|
From: <sv...@va...> - 2010-02-22 11:03:21
|
Author: sewardj
Date: 2010-02-22 11:03:10 +0000 (Mon, 22 Feb 2010)
New Revision: 11053
Log:
When creating a child thread, initially set its os_state.threadgroup
to have the same value as the parent. This avoids exit races leading
to hangs and strange behaviour in heavily multithreaded apps, in the
situation where threads are rapidly being created, and at the same
time an existing thread does sys_exit_group so as to terminate the
entire process. Thanks to Konstantin S for chasing this down to a
small test case.
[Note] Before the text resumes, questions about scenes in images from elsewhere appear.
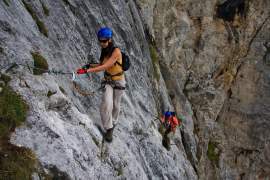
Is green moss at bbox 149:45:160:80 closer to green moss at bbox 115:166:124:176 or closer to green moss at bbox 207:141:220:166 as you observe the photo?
green moss at bbox 207:141:220:166

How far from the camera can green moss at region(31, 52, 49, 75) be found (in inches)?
414

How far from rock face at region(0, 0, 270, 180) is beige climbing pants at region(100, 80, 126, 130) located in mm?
439

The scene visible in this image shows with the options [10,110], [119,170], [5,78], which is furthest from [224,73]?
[10,110]

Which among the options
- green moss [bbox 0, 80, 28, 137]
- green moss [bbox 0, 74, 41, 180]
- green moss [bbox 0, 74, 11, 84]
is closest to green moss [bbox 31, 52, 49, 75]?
green moss [bbox 0, 74, 11, 84]

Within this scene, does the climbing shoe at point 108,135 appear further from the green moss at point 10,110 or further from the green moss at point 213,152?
the green moss at point 213,152

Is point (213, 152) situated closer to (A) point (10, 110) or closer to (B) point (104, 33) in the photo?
(B) point (104, 33)

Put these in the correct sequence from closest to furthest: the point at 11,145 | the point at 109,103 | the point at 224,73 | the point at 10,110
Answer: the point at 11,145
the point at 10,110
the point at 109,103
the point at 224,73

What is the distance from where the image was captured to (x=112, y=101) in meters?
11.4

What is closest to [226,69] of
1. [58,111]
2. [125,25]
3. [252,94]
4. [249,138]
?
[252,94]

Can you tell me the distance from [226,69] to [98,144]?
29.6 m

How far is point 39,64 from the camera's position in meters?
10.9

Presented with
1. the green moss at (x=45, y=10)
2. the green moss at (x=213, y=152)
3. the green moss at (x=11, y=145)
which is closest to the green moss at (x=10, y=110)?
the green moss at (x=11, y=145)

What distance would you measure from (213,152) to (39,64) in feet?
91.1

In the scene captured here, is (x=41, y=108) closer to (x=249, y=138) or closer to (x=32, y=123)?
(x=32, y=123)
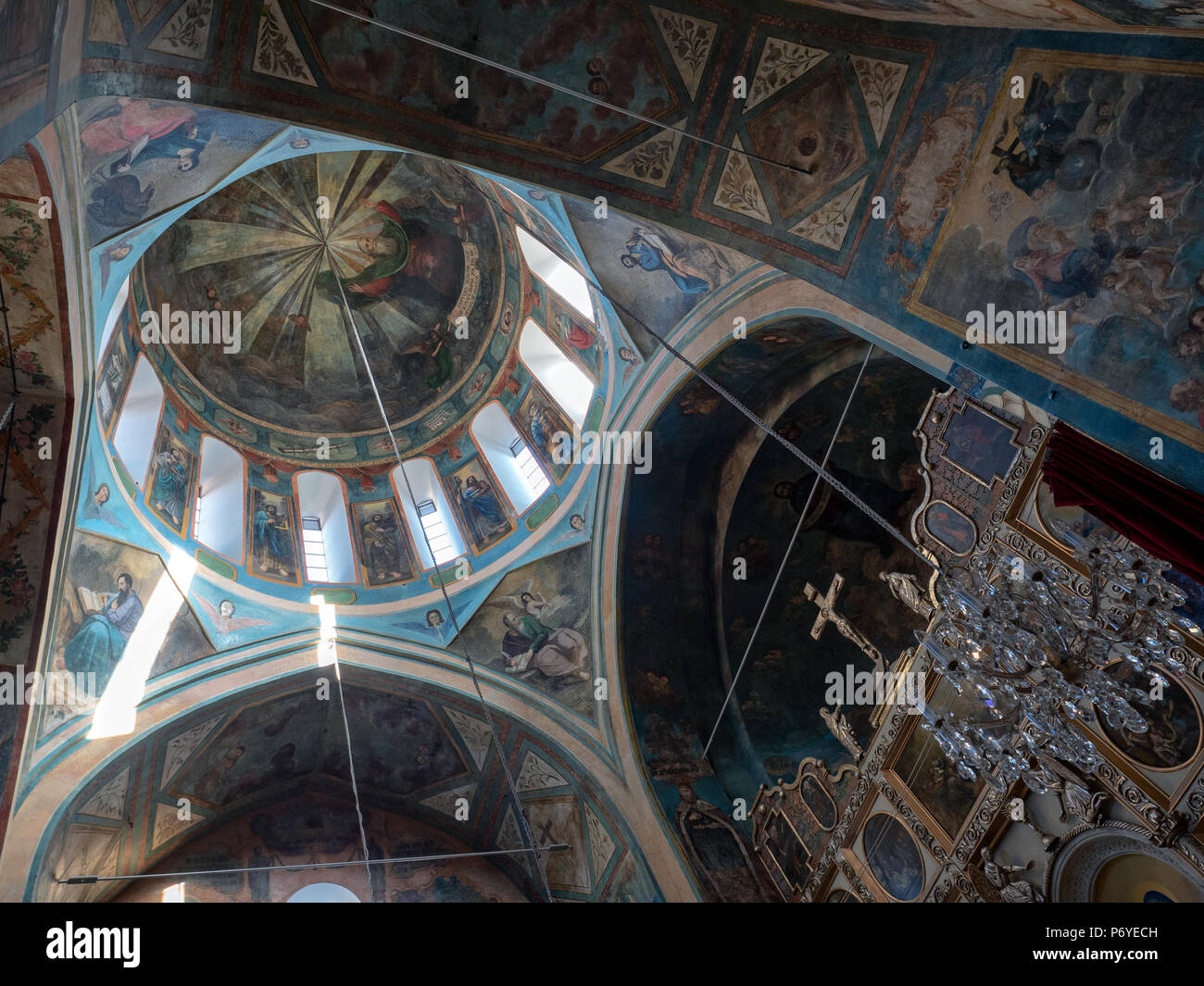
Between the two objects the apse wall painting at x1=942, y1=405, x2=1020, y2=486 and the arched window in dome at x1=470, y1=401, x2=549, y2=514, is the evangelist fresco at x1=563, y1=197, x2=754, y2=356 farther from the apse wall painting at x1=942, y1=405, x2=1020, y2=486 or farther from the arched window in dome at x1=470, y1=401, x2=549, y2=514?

Fixes #226116.
Modified:
trunk/coregrind/m_syswrap/syswrap-amd64-linux.c
trunk/coregrind/m_syswrap/syswrap-arm-linux.c
trunk/coregrind/m_syswrap/syswrap-linux.c
trunk/coregrind/m_syswrap/syswrap-ppc32-linux.c
trunk/coregrind/m_syswrap/syswrap-ppc64-linux.c
trunk/coregrind/m_syswrap/syswrap-x86-linux.c
Modified: trunk/coregrind/m_syswrap/syswrap-amd64-linux.c
===================================================================
--- trunk/coregrind/m_syswrap/syswrap-amd64-linux.c 2010-02-21 14:52:59 UTC (rev 11052)
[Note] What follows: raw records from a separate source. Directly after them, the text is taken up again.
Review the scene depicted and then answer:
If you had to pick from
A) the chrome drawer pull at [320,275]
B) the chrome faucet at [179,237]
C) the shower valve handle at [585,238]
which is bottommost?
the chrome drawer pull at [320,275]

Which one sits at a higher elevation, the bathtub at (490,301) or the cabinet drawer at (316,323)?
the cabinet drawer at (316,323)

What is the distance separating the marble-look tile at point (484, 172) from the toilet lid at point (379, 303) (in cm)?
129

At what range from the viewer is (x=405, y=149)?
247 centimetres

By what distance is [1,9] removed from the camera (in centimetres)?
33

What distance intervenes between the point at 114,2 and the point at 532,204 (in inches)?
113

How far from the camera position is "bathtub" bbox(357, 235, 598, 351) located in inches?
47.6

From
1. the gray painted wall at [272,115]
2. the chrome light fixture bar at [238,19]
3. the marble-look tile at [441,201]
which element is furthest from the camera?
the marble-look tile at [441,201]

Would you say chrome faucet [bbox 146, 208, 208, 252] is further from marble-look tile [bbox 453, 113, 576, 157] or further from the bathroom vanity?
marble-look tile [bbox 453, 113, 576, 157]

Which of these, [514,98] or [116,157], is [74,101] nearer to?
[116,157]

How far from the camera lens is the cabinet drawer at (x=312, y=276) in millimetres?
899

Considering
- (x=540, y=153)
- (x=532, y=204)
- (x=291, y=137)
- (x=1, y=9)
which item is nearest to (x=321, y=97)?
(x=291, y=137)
+++ trunk/coregrind/m_syswrap/syswrap-amd64-linux.c 2010-02-22 11:03:10 UTC (rev 11053)
@@ -251,6 +251,17 @@
ctst->sig_mask = ptst->sig_mask;
ctst->tmp_sig_mask = ptst->sig_mask;
+ /* Start the child with its threadgroup being the same as the
+ parent's. This is so that any exit_group calls that happen
+ after the child is created but before it sets its
+ os_state.threadgroup field for real (in thread_wrapper in
+ syswrap-linux.c), really kill the new thread. a.k.a this avoids
+ a race condition in which the thread is unkillable (via
+ exit_group) because its threadgroup is not set. The race window
+ is probably only a few hundred or a few thousand cycles long.
+ See #226116. */
+ ctst->os_state.threadgroup = ptst->os_state.threadgroup;
+
/* We don't really know where the client stack is, because its
allocated by the client. The best we can do is look at the
memory mappings and try to derive some useful information. We
Modified: trunk/coregrind/m_syswrap/syswrap-arm-linux.c
===================================================================
--- trunk/coregrind/m_syswrap/syswrap-arm-linux.c 2010-02-21 14:52:59 UTC (rev 11052)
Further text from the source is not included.